Re: I18N Issue alternative: collapsing plain and xml literals

pat hayes wrote:
>> After discussing this informally over lunch, Danbri asked me to send 
>> it to the list to make our consideration of it explicit.
>>
>> This is an alternative design for literals.  The  idea is to drop the 
>> rdf:XMLLiteral datatype and allow plain literals to contain markup.
> 
> 
> Allow, or require? That is, if they happen to contain the symbol '<', is 
> that *required* to be considered to be XML markup?

Yes.  If you want to represent "<" you must use "&lt;".

[...]

> 
> I take it that this is intended to illustrate that without the 
> parseType, the literal string is rendered exactly as it is (?)
> How about
> <rdf:Description>
>   <eg:prop><<</eg:prop>
> </rdf:Description>
> 
> does that parse to
> 
> :_a eg:prop "<<" .
> 
> ?

No - that is not legal rdf/xml.
> 
> 
>>
>> <rdf:Description>
>>   <eg:prop rdf:parseType="Literal"><br /></eg:prop>
>> </rdf:Description>
>>
>> parses to:
>>
>> _:a eg:prop "foo <br></br> bar" .
> 
> 
> ?? Eh? Where do the foo and bar come from?

Oh bu**er.  Typo introduced in editing the email.  Should have been:

  _:a eg:prop "<br></br>" .
> 
>>
>> The definition of a plain literal changes.  The lexical space of plain 
>> literal becomes the lexical space of rdf:XMLLiteral, i.e. is 
>> restricted to (the unicode representation of) canonicalised well 
>> formed balanced xml markup.
> 
> 
> That is unacceptable right there. Applications may want to have plain 
> literals that are not XML, eg the Reuters applications where literals 
> are used to capture free-text paragraphs.

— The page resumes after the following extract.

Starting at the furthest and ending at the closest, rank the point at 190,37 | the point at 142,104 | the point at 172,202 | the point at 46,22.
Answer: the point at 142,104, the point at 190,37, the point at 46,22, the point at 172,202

I don't see a problem.   XML can represent free-text paragraphs.

> 
>>  The denotation of a plain literal remains - it is a sequence of 
>> unicode characters - permitting string comparison for equality testing.
> 
> 
> ?? So this amounts to a proposal to get rid of plain literals, in 
> effect, and to just not mention the 'XMLLiteral' type explicitly?

Pretty much.  Replace plain literals with XMLLiterals, since plain 
literals are a subset of XMLLiterals (modulo appropriate escaping).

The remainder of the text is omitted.